Dziewczynki od którego tyg liczycie zaczynający sie 6 miesiac ciazy...przepraszam, ze pytam o to, ale zawsze mam z tym problemy.
 
Ostatnia edycja:
Kinga- ja nie mam problemu, bo liczę miesiące od ich 3 dnia, bo mam termin na 3 listopada. Czyli u mnie 6 miesiąc zaczął się 3 lipca. Bodaj 23 tydzień.

No i miałam niby nic nie kupować. Niby:rofl2:. Kupiłam jednak krem do brodawek z Bielenda Sexy Mama i Efektima Mama Care Kuracja do Biustu. Na obu pisze, że są bez alergenów i parabenów, zaraz sprawdzę jakie mają opinie w necie. Bo w sumie chciałam kupić z babydreama, ale była tylko oliwka i balsam do ciała:-( A, no i w tesco kupiłam jednak chipsy paprykowe, śledzie w śmietanie, banany i nektarynki. Skończyło się na tym, że zjadłam może z 5 chipsów i 1 kiwi i mnie zatkało. Co najmniej do 19 nic nie jem. Śledzie zostawiam na wieczór z bułeczka razową. I wiecie co...wróciły mi ostatnio mdłości, znaczy wymioty. Mój organizm przestał tolerować pomidory, ogórki i słodkości. A na pomidora, to mam często ochotę i muszę się pilnować, żeby go nie zjeść.
 
Uff wreszcie mój bratanek pojechał do domu. Już myślałam, że z nim oszaleję:angry: Ciotka na L4 to można podrzucić dzieciaka, bez pytania jak się czuję i czy nie będzie to problemem. I tak próbowałam być spokojna przez pół dnia. Ale dzieciak tak się zachowuje, że już czasem nie miałam sił i cierpliwości.
Rojku niestety remont nam się przeciąga. Ekipa, która była wcześniej zamówiona do robienia wylewek nagle zamilkła, i w ten sposób musieliśmy szukać kogoś nowego. A, że sezon na remonty/budowle, to na wylewki czekamy do 24 lipca. Później trzeba będzie poczekać jak wyschnie ( a czytałam, że nawet do 6 tyg może:crazy:) Malowanie 4 pokoi, cała kuchnia od nowa do zrobienia + korytarz płytki. No i później meblowanie sypialni, pokoiku dla Piotrusia, mojego ,,gabinetu''. Więc nie prędko będzie koniec. Ale liczę na to, że do końca września już będzie po wszystkim.
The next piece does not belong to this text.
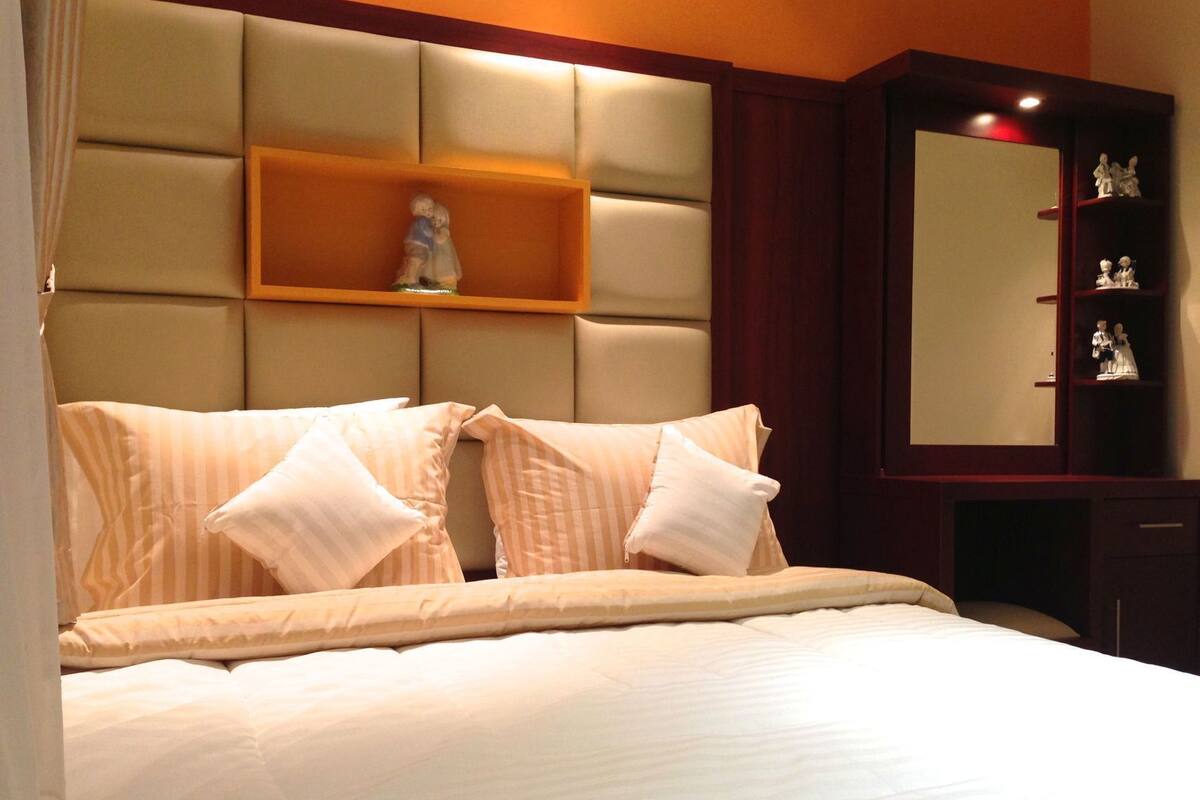 Quarto de hotel com uma cama grande, cabeceira com prateleira embutida e armário de madeira com objetos decorativos.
Bunny brak mi słów na Twojego brata. Uważaj na siebie jak on będzie w pobliżu, bo jak ma takie pomysły to aż strach.

Magda86 Poznań Leż dzielnie, oby odpoczynek i leki przyniosły efekt i na następnej wizycie okazało się, że z szyjką lepiej

Gdynianka i jak po wizycie u kardiologa? coś wiadomo o rehabilitacji? a jak Ty się czujesz? brzuch się mniej napina?